What does this PR change?

Adds docs/eval-evidence.md, a contributor-facing guide for packaging PR evidence. It defines a reusable evidence packet, a change-type evidence matrix, and short templates for runtime bugfixes, skill behavior changes, and docs-only guidance. It also links the guide from the README contribution steps and docs/testing.md.

Is this change appropriate for the core library?

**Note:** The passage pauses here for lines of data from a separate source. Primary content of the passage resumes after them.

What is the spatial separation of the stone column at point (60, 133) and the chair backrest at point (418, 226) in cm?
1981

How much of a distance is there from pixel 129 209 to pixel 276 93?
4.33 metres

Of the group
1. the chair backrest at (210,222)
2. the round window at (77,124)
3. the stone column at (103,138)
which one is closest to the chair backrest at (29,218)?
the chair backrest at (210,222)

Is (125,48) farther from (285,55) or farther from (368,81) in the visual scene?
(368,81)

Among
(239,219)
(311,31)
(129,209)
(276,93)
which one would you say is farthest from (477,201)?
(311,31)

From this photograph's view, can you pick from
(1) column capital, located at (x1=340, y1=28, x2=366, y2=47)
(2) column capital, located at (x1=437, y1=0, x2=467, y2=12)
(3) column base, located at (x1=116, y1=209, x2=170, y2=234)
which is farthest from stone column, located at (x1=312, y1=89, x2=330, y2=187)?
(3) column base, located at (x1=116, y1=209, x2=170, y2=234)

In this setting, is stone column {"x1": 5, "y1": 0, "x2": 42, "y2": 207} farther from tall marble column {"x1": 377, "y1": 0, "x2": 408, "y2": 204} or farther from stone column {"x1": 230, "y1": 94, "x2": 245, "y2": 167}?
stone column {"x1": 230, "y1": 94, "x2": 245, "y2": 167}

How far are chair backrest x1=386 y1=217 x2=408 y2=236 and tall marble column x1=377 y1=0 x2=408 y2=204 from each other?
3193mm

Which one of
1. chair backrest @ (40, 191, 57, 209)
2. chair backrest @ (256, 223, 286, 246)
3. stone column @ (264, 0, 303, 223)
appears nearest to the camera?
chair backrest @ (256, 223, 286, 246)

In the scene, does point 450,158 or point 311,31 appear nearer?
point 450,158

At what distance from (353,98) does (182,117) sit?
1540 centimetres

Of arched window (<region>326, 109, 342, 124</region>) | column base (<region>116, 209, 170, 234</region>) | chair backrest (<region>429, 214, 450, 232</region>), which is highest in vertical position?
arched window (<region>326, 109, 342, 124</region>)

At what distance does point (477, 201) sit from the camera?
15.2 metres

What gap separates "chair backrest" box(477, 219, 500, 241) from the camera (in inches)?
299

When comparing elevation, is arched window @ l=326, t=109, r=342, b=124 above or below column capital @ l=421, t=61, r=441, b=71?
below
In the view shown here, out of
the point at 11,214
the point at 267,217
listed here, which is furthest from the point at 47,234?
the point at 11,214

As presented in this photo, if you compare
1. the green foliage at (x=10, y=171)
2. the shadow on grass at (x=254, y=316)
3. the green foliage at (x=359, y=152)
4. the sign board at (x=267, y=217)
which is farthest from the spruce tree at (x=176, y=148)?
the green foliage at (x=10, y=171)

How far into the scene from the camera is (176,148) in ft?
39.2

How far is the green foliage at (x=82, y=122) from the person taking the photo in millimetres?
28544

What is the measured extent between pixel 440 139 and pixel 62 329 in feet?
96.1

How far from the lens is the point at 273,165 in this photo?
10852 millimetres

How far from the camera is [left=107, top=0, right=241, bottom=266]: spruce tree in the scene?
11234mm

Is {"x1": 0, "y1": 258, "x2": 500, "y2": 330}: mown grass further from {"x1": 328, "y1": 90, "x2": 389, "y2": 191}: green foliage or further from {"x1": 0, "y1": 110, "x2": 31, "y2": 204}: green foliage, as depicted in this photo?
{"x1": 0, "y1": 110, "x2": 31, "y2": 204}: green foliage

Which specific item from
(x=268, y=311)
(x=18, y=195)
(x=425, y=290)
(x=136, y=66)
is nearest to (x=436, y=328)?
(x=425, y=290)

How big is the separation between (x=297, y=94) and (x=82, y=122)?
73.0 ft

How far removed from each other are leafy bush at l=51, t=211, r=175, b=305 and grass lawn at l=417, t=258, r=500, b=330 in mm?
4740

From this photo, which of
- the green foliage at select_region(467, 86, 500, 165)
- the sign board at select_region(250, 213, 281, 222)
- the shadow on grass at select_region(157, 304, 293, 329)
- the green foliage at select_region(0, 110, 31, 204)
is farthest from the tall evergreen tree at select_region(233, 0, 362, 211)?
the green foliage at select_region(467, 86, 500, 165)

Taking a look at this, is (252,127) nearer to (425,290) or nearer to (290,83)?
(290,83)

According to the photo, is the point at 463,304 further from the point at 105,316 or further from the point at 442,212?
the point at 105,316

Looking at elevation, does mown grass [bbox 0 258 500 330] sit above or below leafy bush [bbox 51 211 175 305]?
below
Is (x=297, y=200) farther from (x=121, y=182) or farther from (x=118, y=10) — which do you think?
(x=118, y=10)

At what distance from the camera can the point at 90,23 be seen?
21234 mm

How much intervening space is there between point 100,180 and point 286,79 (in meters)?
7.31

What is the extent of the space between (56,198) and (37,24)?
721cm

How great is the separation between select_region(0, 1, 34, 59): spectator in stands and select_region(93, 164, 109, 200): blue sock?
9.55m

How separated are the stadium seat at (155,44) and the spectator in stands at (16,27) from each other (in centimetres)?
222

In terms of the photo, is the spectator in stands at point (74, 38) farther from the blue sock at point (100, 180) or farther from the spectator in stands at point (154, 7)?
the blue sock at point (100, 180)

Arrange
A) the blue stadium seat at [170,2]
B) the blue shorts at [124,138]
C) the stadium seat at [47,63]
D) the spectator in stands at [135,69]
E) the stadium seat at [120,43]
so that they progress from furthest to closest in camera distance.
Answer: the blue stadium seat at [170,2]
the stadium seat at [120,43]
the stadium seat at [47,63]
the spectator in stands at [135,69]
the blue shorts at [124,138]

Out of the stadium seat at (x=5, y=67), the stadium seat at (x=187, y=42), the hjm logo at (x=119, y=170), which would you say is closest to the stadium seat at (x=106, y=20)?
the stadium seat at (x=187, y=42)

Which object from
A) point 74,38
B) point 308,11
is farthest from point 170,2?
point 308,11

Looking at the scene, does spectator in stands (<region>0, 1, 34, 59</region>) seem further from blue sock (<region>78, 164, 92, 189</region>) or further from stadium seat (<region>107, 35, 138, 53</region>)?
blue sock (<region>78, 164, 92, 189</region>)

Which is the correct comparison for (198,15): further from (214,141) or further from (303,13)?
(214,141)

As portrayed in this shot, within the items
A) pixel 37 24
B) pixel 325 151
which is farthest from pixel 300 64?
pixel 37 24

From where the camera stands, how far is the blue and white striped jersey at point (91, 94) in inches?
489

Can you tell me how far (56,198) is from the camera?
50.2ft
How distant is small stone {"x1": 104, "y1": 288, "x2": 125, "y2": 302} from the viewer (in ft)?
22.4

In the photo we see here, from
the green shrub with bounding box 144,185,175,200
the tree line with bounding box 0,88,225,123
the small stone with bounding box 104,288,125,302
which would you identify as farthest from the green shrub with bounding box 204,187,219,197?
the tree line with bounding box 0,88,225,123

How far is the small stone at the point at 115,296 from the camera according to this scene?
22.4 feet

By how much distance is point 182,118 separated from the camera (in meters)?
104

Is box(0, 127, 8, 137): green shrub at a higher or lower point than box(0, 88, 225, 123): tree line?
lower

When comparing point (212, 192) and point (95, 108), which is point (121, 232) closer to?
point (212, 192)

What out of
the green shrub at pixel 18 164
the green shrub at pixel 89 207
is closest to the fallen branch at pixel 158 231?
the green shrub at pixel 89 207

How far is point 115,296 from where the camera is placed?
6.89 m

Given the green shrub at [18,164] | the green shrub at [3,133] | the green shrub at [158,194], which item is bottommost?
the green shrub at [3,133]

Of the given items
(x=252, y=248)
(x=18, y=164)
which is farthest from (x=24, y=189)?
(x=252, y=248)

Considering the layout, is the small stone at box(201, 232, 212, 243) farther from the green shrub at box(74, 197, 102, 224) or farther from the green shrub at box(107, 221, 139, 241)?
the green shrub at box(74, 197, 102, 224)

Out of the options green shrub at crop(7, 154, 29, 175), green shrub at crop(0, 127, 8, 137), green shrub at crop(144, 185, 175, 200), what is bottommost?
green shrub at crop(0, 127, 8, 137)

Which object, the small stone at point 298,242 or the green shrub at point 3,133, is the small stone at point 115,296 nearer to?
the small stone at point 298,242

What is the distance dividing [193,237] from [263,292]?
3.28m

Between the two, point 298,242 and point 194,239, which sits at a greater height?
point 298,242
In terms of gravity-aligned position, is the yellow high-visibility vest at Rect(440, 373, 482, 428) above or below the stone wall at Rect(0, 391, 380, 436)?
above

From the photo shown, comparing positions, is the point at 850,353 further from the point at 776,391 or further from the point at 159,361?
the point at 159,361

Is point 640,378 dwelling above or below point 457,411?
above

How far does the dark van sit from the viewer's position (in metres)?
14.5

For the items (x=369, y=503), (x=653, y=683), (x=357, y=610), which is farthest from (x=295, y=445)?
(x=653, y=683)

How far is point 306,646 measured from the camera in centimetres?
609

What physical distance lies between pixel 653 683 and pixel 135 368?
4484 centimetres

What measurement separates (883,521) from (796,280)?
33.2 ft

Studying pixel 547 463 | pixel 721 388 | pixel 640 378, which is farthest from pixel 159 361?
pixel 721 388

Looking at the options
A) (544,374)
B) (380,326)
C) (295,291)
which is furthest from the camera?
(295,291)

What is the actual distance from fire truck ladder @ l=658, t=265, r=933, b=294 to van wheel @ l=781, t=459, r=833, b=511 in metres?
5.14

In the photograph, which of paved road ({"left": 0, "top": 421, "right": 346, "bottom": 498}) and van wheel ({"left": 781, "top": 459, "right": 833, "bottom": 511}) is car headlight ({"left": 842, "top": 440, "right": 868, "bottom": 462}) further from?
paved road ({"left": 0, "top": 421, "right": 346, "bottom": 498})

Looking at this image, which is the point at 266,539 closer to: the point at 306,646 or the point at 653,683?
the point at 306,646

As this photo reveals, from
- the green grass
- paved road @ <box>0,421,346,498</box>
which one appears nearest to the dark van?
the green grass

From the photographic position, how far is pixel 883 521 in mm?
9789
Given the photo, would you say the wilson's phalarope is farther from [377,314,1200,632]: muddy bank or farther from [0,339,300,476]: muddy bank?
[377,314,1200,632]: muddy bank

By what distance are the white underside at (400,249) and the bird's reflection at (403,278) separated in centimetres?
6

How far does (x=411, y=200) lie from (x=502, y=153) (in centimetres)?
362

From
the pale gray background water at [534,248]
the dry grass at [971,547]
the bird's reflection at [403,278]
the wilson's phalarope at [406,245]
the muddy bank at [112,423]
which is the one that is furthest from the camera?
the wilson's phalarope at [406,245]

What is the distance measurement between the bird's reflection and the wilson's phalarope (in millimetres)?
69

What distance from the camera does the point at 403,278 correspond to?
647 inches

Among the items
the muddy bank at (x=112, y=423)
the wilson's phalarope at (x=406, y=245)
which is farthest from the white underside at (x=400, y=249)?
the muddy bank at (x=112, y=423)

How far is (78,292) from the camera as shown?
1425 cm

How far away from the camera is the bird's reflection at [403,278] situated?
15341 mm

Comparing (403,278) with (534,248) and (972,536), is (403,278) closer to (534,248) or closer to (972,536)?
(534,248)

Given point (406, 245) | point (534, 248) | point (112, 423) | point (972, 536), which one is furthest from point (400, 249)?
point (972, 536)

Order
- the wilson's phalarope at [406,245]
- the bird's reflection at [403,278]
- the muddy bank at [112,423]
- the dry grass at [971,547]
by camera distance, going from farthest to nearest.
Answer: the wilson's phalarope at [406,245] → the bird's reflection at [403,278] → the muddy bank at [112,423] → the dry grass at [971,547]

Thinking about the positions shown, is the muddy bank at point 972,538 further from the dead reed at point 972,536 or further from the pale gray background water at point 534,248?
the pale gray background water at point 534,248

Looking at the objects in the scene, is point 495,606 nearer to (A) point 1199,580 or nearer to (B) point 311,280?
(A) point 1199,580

Yes. This is contributor infrastructure for all Superpowers changes. It is not project-specific, harness-specific, or tied to a third-party service, and it does not change runtime or skill behavior.

What alternatives did you consider?

  1. Put this directly in the PR template. Rejected because the PR template is already long and should stay focused on required fields. A separate guide can include examples without making every PR body heavier.
  2. Put this inside writing-skills. Rejected because the guidance applies to runtime bugs, hook/installer fixes, harness support, and docs-only contributor guidance, not only skill authorship.
  3. Wait for a workflow-state proposal. Rejected because evaluation packaging is useful immediately and is a lower-risk first step before larger state/preference work.
  4. Do nothing. Rejected because current evidence expectations exist, but the shape of a good evidence packet is still implicit.

Does this PR contain multiple unrelated changes?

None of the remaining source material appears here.